**Directive:**
In the copy, keep every record exact and leave out all images.

=== Given records ===

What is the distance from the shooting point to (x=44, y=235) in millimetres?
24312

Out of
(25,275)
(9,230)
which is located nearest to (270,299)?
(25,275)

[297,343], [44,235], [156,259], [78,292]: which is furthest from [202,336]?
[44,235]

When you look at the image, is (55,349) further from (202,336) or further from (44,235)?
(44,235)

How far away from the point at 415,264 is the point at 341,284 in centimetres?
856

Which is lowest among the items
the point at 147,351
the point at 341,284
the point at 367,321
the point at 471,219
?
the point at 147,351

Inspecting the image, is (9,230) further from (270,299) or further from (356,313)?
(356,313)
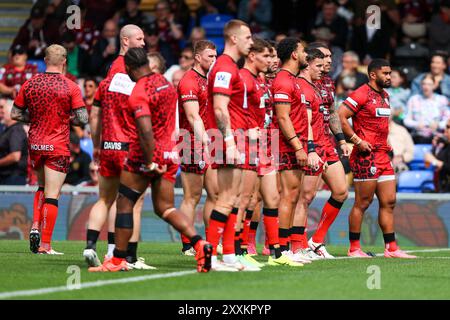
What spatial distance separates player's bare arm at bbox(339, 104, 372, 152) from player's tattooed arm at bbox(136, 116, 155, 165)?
15.1 feet

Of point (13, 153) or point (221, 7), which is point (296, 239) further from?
point (221, 7)

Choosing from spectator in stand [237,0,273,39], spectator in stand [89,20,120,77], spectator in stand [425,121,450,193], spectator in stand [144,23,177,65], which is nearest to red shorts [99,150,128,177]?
spectator in stand [425,121,450,193]

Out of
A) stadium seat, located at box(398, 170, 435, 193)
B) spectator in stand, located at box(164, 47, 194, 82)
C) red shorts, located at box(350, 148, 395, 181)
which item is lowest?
stadium seat, located at box(398, 170, 435, 193)

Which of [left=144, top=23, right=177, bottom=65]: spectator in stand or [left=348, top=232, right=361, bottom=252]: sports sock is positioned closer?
[left=348, top=232, right=361, bottom=252]: sports sock

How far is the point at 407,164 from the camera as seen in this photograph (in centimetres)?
2117

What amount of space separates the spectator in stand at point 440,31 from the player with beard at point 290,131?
10.1 m

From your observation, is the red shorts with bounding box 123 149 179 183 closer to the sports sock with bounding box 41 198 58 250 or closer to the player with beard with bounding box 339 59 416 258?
the sports sock with bounding box 41 198 58 250

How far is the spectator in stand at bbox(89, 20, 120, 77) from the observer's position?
2477 cm

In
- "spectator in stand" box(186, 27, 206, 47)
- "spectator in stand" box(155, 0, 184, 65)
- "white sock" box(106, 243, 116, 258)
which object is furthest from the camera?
"spectator in stand" box(155, 0, 184, 65)

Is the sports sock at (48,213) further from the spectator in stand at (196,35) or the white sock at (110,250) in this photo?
the spectator in stand at (196,35)

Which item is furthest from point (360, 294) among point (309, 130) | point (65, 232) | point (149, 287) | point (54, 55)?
point (65, 232)

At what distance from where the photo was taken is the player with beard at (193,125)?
14134 mm

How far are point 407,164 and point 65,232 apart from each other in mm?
6261

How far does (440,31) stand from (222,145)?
1274 cm
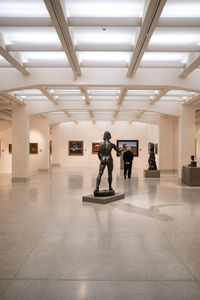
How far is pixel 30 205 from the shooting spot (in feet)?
30.2

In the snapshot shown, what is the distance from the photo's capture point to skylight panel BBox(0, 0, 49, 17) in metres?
5.42

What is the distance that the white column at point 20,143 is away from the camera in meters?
15.8

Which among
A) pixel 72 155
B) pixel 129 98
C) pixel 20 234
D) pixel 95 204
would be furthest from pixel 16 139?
pixel 72 155

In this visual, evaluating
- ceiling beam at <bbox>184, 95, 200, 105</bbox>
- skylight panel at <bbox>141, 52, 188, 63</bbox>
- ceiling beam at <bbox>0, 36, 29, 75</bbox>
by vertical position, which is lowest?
ceiling beam at <bbox>184, 95, 200, 105</bbox>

===

**Full solution:**
What is the distance from the shooting point to (x=44, y=235) in millimetres?
24312

Out of
(25,275)
(9,230)
which is located nearest to (270,299)?
(25,275)

[297,343], [44,235], [156,259], [78,292]: which is furthest from [202,336]?
[44,235]

When you look at the image, is (55,349) further from (202,336) or further from (44,235)?
(44,235)

How far away from the point at 415,264 is the point at 341,284 in centimetres?
856

Which is lowest among the items
the point at 147,351
the point at 341,284
the point at 367,321
the point at 471,219
?
the point at 147,351

Inspecting the image, is (9,230) further from (270,299) or further from (356,313)?
(356,313)
What spatial distance separates player's bare arm at bbox(339, 104, 372, 152) from player's tattooed arm at bbox(136, 116, 155, 165)?
15.1 feet

Of point (13, 153) or point (221, 7), which is point (296, 239) further from?
point (221, 7)

Choosing from spectator in stand [237,0,273,39], spectator in stand [89,20,120,77], spectator in stand [425,121,450,193], spectator in stand [144,23,177,65], which is nearest to red shorts [99,150,128,177]?
spectator in stand [425,121,450,193]

Out of
A) stadium seat, located at box(398, 170, 435, 193)
B) spectator in stand, located at box(164, 47, 194, 82)
C) red shorts, located at box(350, 148, 395, 181)
which item is lowest?
stadium seat, located at box(398, 170, 435, 193)

Which of [left=144, top=23, right=177, bottom=65]: spectator in stand or [left=348, top=232, right=361, bottom=252]: sports sock is positioned closer?
[left=348, top=232, right=361, bottom=252]: sports sock

How far is the point at 407,164 from the camera as seen in this photograph (in centimetres)?
2117

What amount of space separates the spectator in stand at point 440,31 from the player with beard at point 290,131?
10.1 m

From your observation, is the red shorts with bounding box 123 149 179 183 closer to the sports sock with bounding box 41 198 58 250 or closer to the player with beard with bounding box 339 59 416 258?
the sports sock with bounding box 41 198 58 250

How far is the spectator in stand at bbox(89, 20, 120, 77) from the observer's position?
2477 cm

In
- "spectator in stand" box(186, 27, 206, 47)
- "spectator in stand" box(155, 0, 184, 65)
- "white sock" box(106, 243, 116, 258)
which object is furthest from the camera?
"spectator in stand" box(155, 0, 184, 65)

Is the sports sock at (48,213) further from the spectator in stand at (196,35) or the white sock at (110,250) in this photo?
the spectator in stand at (196,35)

Which item is furthest from point (360, 294) among point (309, 130) | point (65, 232) | point (149, 287) | point (54, 55)?
point (65, 232)

At what distance from where the photo was taken is the player with beard at (193,125)?
14134 mm

How far are point 407,164 and point 65,232 apart from each other in mm?
6261

How far does (440,31) stand from (222,145)?
1274 cm
How far is pixel 30 205 from the shooting spot (in feet)?
30.2

In the snapshot shown, what is the distance from the photo's capture point to skylight panel BBox(0, 0, 49, 17) in metres?
5.42

What is the distance that the white column at point 20,143 is away from the camera in meters?
15.8

Which among
A) pixel 72 155
B) pixel 129 98
C) pixel 20 234
D) pixel 95 204
would be furthest from pixel 16 139?
pixel 72 155

In this visual, evaluating
- ceiling beam at <bbox>184, 95, 200, 105</bbox>
- skylight panel at <bbox>141, 52, 188, 63</bbox>
- ceiling beam at <bbox>0, 36, 29, 75</bbox>
by vertical position, which is lowest?
ceiling beam at <bbox>184, 95, 200, 105</bbox>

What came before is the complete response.